CORAL Corpus
From HLT@INESC-ID
The CORAL corpus was collected in the framework of a national project sponsored by the PRAXIS XXI program, by a consortium formed by INESC, CLUL, FLUL (Faculdade de Letras da Universidade de Lisboa), and FCSH-UNL (Faculdade de Ciências Sociais e Humanas da Universidade Nova de Lisboa). The purpose of this project is the collection of a spoken dialogue corpus, with several levels of labelling: orthographic, phonetic, phonological, syntactic and semantic.
Linguistic Contents
64 dialogues about a predetermined subject: maps. One of the participants (giver) has a map with some landmarks and a route drawn between them; the other (follower) has also landmarks, but no route and consequently must reconstruct it. In order to elicit conversation, there are small differences between the two maps: one of the landmarks is duplicated in one map and single in the other; some landmarks are only present in one of the maps; and some have slightly different names in the two maps (e.g. curvas perigosas vs. troço sinuoso). In the 16 different maps, the names of the landmarks were chosen to allow the study of some connected speech phenomena:
- Sequences with /l/ favouring or not its velarization (e.g. sala malva, sal amargo)
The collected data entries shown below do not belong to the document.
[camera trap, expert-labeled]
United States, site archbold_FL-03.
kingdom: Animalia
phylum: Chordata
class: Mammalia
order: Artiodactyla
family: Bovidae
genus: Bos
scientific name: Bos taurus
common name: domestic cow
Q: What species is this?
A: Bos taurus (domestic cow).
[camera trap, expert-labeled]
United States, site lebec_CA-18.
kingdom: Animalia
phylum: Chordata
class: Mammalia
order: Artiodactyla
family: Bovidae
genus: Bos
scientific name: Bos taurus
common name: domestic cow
- Sequences with /s/ in word final position followed by another coronal fricative (e.g. barcos salva-vidas)
- Sequences of plosives formed across word boundaries (e.g. clube de tiro)
- Sequences of obstruents formed within and across word boundaries (e.g. bairros degradados)
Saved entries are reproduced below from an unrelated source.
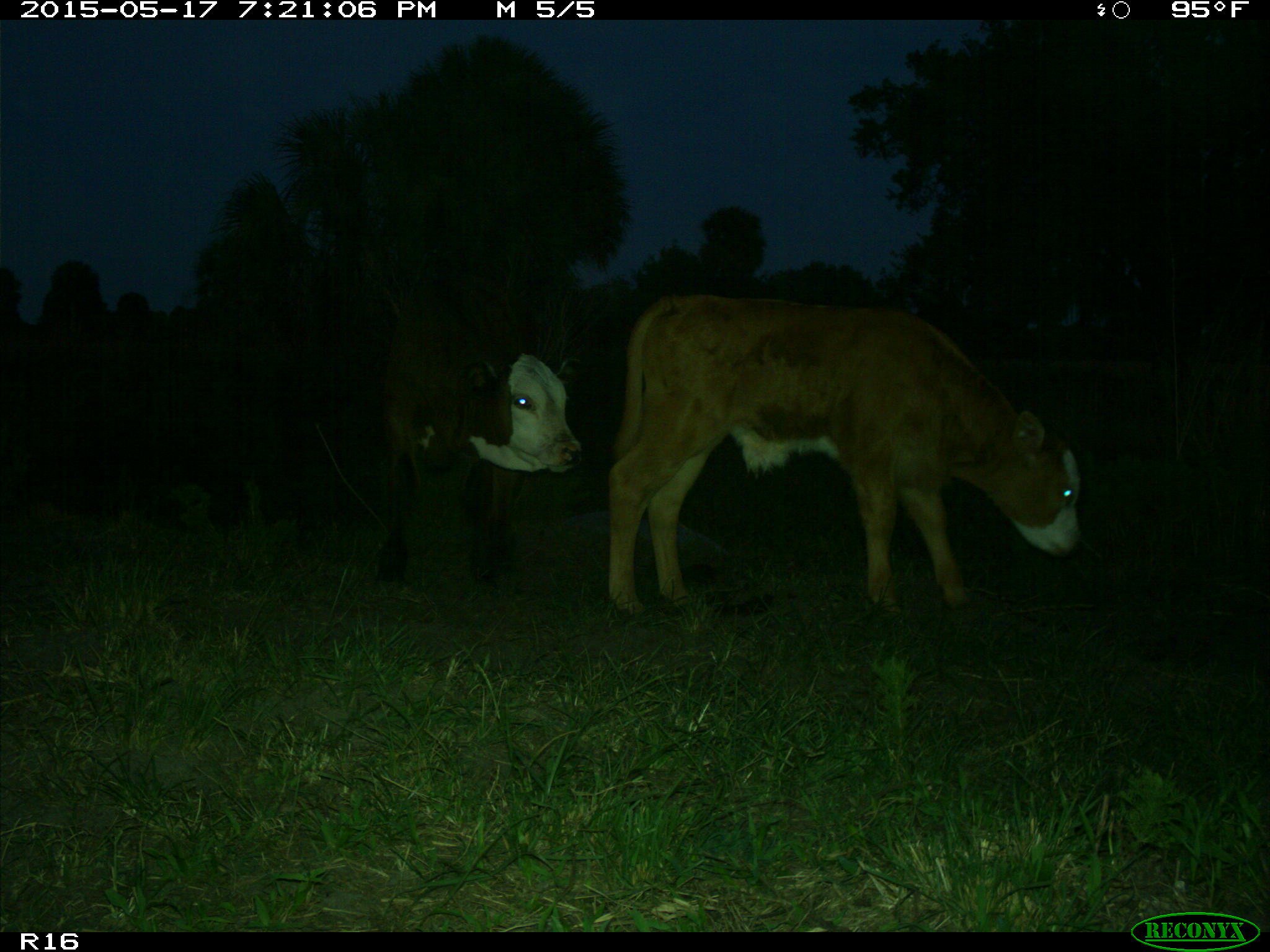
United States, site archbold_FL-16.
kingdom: Animalia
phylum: Chordata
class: Mammalia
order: Artiodactyla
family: Bovidae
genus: Bos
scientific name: Bos taurus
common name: domestic cow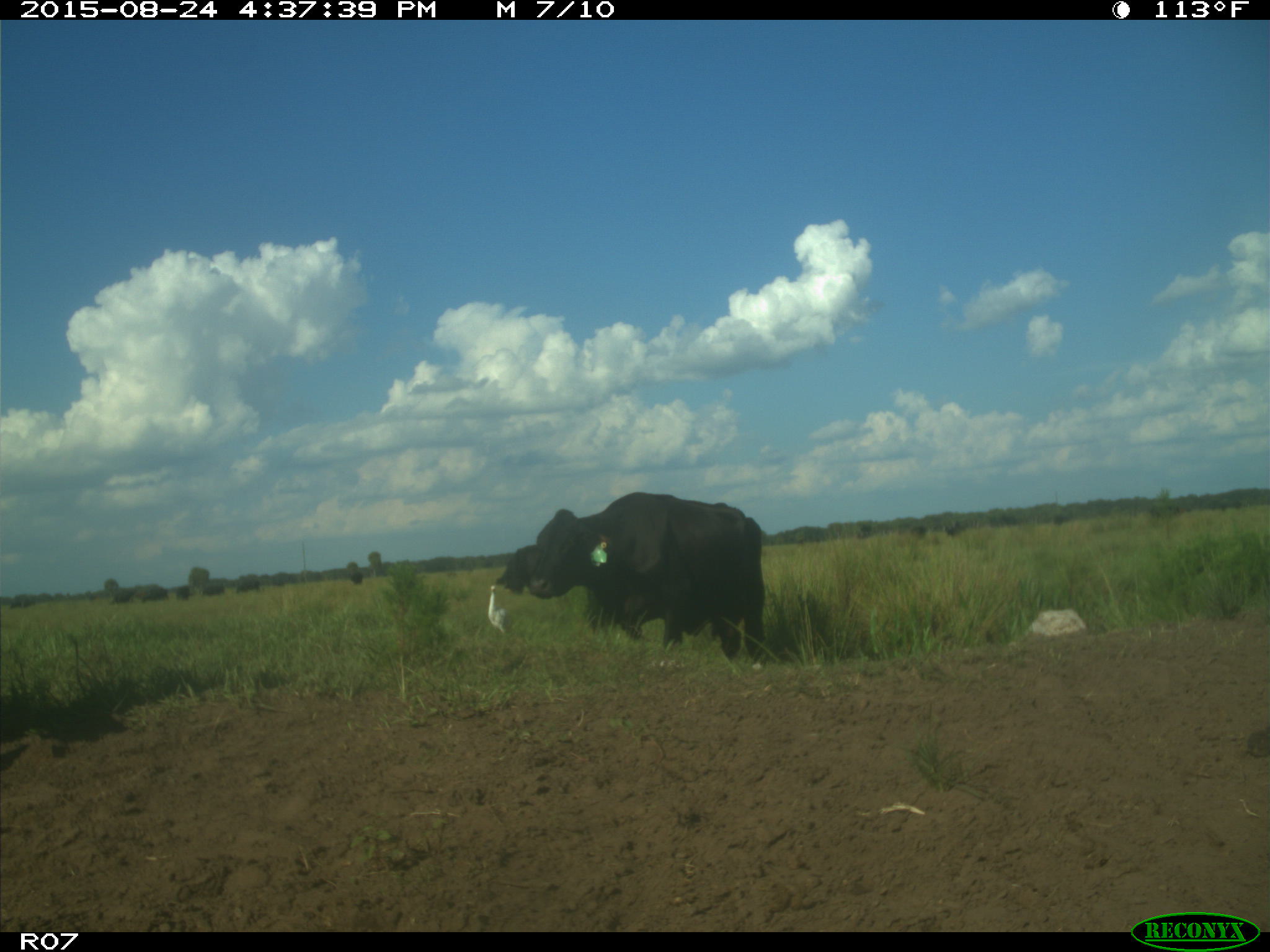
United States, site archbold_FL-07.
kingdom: Animalia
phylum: Chordata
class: Mammalia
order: Artiodactyla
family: Bovidae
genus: Bos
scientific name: Bos taurus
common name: domestic cow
Bos taurus (domestic cow).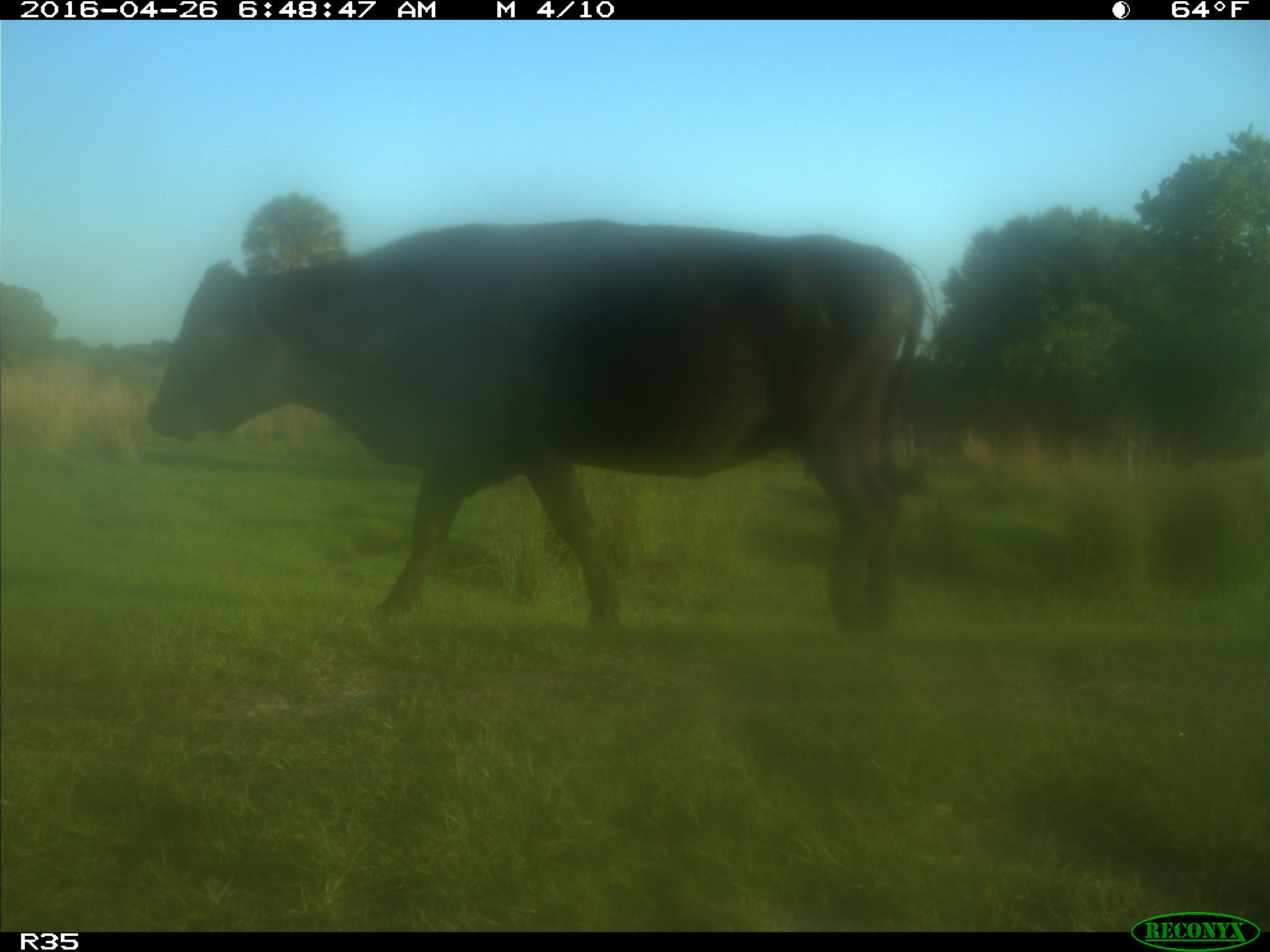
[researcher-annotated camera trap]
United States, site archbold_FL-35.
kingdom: Animalia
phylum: Chordata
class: Mammalia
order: Artiodactyla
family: Bovidae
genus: Bos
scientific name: Bos taurus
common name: domestic cow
The last three items were designed to allow a more comprehensive study of consonant clusters formed within and across word boundaries and should, therefore, be jointly investigated.
Number and Type of Speakers
The 32 speakers were divided into 8 quartets and, in each quartet, organized to take part in 8 dialogues. Given the reduced number of speakers, they were chosen to achieve an adequate balance of sexes, but were restricted in terms of age (under-graduate or graduate students) and accent (Lisbon area). Speakers were chosen in pairs who know each other, so that half of the conversations take place between "friends" and half between people who do not knew each other.
Data Collection
The recordings take place in a sound proof room, with no visual contact between the speakers. They wear close-talking microphones and the recordings are made in stereo directly to DAT and later down-sampled to 16 kHz per channel. No monitoring is done once the dialogues start, after adjusting recording levels.
Annotation
Only [orthographic transcription] was done for the whole corpus. A pilot recording was annotated in several levels.